DR. SAHELIAN: PREG is an anti-fatigue agent, which could be beneficial in those who need to work long hours, especially if they have physical work. I've taken it on hikes in the mountains and hiked 12 miles, came back in late afternoon and could keep going and going and going. So perhaps we could explore its use in those who go mountain climbing or people who are carrying backpacks or maybe it could be tried in athletes who are doing long-distance events.
It can be beneficial in terms of physical stress. But in certain cases of mental stress, such as when having an argument with someone, I have found a high dose can make some people irritable. And it can lead them to become aggressive or to give a snappy response, or it might just make someone angry. So it's got kind of a mixed effect there.

* * * * * * *

**Directions for this task:** Continue the interview passage on PREG and its effects, starting right after its final sentence.

**Given records:**

* * * * * * *

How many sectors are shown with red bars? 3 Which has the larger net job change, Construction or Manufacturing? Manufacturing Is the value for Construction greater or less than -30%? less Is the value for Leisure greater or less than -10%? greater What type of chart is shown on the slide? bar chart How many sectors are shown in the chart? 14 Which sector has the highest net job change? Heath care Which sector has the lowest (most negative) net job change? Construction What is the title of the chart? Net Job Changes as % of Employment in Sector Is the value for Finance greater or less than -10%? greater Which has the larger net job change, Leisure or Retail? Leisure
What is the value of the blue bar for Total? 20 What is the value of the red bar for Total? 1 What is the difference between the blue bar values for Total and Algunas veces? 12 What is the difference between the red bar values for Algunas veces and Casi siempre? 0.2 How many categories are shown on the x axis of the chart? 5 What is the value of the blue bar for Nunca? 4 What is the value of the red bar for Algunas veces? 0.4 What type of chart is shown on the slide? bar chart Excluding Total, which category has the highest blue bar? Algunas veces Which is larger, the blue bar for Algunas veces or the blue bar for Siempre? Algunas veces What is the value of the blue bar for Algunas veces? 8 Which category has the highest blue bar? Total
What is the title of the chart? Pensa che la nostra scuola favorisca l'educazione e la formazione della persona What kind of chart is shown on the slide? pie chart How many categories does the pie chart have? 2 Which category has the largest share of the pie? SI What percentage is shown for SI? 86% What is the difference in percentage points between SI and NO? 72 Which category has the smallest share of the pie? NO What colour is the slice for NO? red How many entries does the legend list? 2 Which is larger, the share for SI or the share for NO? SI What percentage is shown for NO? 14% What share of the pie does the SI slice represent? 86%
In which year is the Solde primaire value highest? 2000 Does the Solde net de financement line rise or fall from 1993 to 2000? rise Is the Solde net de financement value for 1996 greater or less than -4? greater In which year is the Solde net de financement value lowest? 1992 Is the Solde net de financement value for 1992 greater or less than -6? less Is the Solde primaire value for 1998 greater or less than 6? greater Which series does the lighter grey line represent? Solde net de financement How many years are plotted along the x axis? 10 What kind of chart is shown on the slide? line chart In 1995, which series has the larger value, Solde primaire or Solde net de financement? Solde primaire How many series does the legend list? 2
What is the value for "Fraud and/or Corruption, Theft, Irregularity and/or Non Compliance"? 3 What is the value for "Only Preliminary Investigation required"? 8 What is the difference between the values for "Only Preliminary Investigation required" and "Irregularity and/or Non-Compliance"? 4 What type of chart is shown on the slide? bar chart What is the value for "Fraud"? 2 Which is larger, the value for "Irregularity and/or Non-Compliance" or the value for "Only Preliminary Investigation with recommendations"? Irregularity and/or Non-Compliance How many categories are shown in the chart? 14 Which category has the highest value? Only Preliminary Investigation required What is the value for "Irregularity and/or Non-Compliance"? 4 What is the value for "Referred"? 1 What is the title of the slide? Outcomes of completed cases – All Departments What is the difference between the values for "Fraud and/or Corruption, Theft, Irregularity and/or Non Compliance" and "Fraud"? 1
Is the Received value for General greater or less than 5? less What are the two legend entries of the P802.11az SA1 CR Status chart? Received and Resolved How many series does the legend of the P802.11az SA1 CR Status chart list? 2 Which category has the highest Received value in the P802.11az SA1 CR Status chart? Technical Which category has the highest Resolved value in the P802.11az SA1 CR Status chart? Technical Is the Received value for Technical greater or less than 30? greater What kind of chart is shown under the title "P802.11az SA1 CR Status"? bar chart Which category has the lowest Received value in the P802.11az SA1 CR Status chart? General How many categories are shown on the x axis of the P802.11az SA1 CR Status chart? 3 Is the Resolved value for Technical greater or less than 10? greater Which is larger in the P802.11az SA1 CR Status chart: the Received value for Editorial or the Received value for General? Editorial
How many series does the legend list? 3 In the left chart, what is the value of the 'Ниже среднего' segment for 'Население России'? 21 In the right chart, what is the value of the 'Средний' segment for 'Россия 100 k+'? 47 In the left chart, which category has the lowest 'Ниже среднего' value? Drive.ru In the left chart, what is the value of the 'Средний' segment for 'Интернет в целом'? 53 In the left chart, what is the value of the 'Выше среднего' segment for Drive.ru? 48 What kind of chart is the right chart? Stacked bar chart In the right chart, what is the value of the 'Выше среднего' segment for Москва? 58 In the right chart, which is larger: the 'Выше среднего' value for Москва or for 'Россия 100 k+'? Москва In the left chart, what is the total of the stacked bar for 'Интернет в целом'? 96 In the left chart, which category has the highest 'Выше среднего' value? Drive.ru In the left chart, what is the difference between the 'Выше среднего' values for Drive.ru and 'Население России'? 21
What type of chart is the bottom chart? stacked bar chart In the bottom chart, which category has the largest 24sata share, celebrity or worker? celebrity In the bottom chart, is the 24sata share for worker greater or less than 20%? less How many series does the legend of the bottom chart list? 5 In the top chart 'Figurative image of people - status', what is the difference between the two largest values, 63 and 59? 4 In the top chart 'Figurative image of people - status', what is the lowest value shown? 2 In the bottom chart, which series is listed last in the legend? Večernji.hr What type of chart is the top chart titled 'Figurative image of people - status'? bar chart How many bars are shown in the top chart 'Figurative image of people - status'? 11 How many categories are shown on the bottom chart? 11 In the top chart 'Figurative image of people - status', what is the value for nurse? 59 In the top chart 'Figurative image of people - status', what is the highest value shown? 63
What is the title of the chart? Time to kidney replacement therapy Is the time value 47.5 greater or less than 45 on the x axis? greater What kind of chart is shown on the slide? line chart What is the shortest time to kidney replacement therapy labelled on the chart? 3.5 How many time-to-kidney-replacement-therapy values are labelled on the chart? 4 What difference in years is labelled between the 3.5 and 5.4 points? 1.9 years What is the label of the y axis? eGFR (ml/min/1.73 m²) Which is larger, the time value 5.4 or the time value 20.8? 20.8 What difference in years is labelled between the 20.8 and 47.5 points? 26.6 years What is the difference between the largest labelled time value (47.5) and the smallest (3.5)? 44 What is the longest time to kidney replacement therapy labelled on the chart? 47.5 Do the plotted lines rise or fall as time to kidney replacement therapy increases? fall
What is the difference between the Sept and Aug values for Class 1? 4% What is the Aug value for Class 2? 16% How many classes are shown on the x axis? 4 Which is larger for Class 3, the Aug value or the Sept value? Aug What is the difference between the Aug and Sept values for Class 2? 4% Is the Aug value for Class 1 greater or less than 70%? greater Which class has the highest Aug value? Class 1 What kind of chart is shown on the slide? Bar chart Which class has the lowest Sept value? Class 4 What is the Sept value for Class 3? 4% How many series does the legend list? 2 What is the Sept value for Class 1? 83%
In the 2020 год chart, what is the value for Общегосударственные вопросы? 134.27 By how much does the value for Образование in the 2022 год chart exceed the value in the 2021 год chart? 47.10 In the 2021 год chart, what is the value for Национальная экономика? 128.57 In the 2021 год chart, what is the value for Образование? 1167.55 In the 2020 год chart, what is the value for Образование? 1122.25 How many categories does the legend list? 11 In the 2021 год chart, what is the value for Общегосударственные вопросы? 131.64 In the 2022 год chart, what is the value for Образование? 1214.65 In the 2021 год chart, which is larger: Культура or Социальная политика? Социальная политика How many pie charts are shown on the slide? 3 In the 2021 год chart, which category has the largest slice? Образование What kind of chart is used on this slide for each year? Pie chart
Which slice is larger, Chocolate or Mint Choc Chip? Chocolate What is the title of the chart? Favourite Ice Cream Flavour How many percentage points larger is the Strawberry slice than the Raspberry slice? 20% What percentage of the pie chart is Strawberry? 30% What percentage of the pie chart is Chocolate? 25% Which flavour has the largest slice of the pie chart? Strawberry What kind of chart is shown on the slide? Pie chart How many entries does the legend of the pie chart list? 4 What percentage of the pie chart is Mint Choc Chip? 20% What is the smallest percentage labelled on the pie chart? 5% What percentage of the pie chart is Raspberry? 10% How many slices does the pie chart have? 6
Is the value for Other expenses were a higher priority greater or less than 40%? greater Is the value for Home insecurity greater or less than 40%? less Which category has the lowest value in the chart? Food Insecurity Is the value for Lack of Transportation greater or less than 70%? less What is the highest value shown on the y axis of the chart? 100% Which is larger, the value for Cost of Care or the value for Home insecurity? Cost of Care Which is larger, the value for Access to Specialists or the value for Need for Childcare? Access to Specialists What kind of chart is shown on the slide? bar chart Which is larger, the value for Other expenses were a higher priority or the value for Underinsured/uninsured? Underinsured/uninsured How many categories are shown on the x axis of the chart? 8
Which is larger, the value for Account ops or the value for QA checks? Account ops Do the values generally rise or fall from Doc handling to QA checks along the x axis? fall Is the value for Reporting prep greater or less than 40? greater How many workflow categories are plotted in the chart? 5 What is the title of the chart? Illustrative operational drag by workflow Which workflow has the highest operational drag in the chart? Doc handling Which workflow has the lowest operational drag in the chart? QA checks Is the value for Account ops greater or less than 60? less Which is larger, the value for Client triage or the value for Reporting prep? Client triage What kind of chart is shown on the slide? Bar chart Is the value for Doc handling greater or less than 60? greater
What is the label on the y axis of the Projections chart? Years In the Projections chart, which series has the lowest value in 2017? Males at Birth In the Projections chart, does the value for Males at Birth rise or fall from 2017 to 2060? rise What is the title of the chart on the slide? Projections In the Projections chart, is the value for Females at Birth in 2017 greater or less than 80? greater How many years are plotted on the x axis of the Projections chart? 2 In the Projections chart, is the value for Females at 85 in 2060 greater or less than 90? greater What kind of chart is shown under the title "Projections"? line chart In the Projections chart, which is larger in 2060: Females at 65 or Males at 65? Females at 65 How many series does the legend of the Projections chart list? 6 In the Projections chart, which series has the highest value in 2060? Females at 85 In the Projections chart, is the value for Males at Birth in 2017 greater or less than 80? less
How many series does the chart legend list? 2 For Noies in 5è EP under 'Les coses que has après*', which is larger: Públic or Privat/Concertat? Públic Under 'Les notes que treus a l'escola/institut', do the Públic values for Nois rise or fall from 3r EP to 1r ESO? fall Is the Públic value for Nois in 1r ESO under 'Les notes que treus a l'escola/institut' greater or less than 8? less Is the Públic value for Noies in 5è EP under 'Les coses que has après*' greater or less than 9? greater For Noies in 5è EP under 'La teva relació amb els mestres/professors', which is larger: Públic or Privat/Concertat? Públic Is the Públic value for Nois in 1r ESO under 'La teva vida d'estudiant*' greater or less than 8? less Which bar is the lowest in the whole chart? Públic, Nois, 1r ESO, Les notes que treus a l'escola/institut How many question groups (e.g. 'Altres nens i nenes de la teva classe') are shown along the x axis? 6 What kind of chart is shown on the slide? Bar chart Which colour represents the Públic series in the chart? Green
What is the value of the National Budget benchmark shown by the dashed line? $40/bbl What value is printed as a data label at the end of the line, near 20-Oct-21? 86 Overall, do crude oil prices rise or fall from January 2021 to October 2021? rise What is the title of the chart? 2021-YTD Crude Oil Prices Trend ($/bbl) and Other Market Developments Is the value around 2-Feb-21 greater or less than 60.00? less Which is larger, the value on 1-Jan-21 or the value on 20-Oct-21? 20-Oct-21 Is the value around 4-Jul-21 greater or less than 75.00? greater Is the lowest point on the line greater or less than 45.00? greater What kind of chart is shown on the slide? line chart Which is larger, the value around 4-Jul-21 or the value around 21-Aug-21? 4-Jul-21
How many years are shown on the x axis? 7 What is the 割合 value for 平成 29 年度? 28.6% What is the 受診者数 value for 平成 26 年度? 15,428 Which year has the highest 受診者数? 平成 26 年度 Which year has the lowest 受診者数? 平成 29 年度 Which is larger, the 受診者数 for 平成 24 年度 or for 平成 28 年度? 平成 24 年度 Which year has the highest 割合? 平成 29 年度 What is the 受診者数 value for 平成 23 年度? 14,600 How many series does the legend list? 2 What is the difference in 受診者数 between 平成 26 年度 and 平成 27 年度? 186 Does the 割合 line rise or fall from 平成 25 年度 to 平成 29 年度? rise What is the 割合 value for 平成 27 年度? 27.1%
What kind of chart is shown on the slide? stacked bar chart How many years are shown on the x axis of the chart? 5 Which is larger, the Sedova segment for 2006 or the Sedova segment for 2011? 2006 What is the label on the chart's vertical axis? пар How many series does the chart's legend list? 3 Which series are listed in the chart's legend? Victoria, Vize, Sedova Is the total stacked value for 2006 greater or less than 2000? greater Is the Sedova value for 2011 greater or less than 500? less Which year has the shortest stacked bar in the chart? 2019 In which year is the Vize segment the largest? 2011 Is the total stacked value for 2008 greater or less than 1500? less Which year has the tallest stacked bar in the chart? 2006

* * * * * * *

**Exercise response:**
We talked about arthritic conditions, especially rheumatoid arthritis and autoimmune conditions. Again, glucosamine works better for osteoarthritis, but pregnenolone could be an additional help. With these conditions, I don't think pregnenolone is going to be curative on its own, but it could be combined with other medicines and maybe reduce the dosage of drugs and their side effects.
Pregnenolone has a lot of potential in neurological conditions: Maybe low dosages for Alzheimer's in combination with other nutrients like acetyl L-carnitine, ginkgo, ginseng, and many other cognitive enhancers, piracetam and so on. In multiple sclerosis or Parkinson's disease, low dosages in combination with other things may help. One study showed some potential with nerve injuries.
And then there's skin wrinkling. There was a study back in the 1950s in which a cream form of pregnenolone was found to rehydrate the skin, making wrinkling less apparent.
WILL: There's one other question I have, Ray. It has to do with the bioavailability of pregnenolone. I know you told me you prefer the micronized form.
DR. SAHELIAN: I've been experimenting with different forms. Today, I'm on 20 mg of sublingual. I've tried the regular pills, the micronized, the sublingual, the cream. In fact, today some company up in Toronto called me to send me the spray form of pregnenolone. I like them all. They seem to have different effects in subtle ways.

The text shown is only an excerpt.